Search code examples
rsplittext-miningquanteda

R: How get file name with Quanteda: char_segment


I am using char_segment from Quanteda library to separate multiple documents from one file separatted by a pattern, this command works great and easily! (I did try with str_match and strsplit but without success).

Lamentably I am unable to get the filename as a Variable, this is key to next analysis.example

Example of my commands:

Library(quanteda)
doc <- readtext(paste0("PATH/*.docx"))
View(doc)

docc=char_segment(doc$text,  pattern = ",", remove_pattern = TRUE)

Please any suggestion or other options to split documents are welcome.


Solution

  • Simply get the list of your docx files first, it will yield the name of the files.

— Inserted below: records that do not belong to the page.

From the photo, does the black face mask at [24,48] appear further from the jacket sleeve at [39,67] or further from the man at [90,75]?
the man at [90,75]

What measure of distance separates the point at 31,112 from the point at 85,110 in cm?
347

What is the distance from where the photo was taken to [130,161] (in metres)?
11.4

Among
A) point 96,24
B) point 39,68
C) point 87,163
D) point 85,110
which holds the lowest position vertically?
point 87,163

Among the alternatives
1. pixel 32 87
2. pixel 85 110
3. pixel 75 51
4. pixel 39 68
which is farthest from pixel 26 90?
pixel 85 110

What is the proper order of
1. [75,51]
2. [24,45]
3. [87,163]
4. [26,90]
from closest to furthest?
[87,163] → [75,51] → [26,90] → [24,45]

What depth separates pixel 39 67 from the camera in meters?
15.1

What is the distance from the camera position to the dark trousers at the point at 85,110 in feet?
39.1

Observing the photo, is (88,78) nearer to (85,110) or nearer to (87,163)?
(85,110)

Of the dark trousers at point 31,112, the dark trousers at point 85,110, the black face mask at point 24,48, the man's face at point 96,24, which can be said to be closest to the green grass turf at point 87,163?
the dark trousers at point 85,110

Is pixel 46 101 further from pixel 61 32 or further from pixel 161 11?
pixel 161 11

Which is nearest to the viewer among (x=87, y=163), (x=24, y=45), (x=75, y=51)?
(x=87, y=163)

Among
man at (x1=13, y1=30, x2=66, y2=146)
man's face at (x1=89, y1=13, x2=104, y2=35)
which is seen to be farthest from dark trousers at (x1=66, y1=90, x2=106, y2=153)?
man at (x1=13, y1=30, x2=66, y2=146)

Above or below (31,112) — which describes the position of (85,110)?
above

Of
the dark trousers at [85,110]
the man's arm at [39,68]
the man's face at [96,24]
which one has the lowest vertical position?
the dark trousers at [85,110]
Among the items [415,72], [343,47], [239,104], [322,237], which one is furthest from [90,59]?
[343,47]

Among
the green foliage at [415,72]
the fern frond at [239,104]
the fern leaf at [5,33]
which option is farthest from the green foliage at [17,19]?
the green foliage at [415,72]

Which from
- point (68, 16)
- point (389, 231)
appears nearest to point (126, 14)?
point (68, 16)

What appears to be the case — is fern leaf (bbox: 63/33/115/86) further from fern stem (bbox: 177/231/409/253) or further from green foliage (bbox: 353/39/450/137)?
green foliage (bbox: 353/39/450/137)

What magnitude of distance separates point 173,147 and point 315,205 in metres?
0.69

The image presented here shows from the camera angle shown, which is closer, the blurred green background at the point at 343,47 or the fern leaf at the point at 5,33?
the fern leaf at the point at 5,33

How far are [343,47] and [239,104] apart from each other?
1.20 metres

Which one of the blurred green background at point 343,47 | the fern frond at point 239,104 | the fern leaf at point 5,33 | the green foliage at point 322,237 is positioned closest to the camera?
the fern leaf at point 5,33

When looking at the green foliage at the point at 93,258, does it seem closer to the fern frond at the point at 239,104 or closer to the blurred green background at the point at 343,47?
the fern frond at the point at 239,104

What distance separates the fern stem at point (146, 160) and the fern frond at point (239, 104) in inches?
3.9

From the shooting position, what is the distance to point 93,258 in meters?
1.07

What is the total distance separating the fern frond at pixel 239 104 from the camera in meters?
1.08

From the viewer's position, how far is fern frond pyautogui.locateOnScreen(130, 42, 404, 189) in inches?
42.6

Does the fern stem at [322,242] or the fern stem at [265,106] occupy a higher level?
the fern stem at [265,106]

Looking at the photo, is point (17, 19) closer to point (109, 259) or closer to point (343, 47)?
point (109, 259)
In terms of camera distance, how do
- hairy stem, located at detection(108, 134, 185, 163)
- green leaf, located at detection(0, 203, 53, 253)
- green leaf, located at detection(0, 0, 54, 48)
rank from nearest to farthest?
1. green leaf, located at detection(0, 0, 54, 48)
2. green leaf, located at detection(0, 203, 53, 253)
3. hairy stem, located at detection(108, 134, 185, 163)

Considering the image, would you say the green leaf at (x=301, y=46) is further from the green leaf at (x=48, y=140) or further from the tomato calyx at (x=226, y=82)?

Then run the char_segment function on them them by a lapply, loop, or purrr::map()

    The following code assumes that your target documents are stored in a directory called "docx" within your working directory.

    library(quanteda)
    library(readtext)  ## Remember to include in your posts the libraries required to replicate the code.
    
    
    list_of_docx <- list.files(path = "./docx", ## Looks inside the ./docx directory
                           full.names = TRUE,   ## retrieves the full path to the documents
                           pattern = "[.]docx$", ## retrieves al documents whose names ends in ".docx"
                           ignore.case = TRUE)  ## ignores the letter case of the document's names
    

    Preparing the for loop

    df_docx <- data.frame() ## Create an empty dataframe to store your data
    
    for (d in seq_along(list_of_docx)) {  ## Tell R to run the loop/iterate along the number of elements within thte list of doccument paths
        temp_object <-readtext(list_of_docx[d])
        temp_segmented_object <- char_segment(temp_object$text, pattern = ",", remove_pattern = TRUE)
        temp_df <- as.data.frame(temp_segmented_object)
        colnames(temp_df) <- "segments"
        temp_df$title <- as.character(list_of_docx[d])  ## Create a variable with the title of the source document
        temp_df <- temp_df[, c("title", "segments")]
        df_docx <- rbind(df_docx, temp_df) ## Append each dataframe to the previously created empty dataframe
        rm(temp_df, temp_object, d)
        df_docx
     }
    
    
    head(df_docx)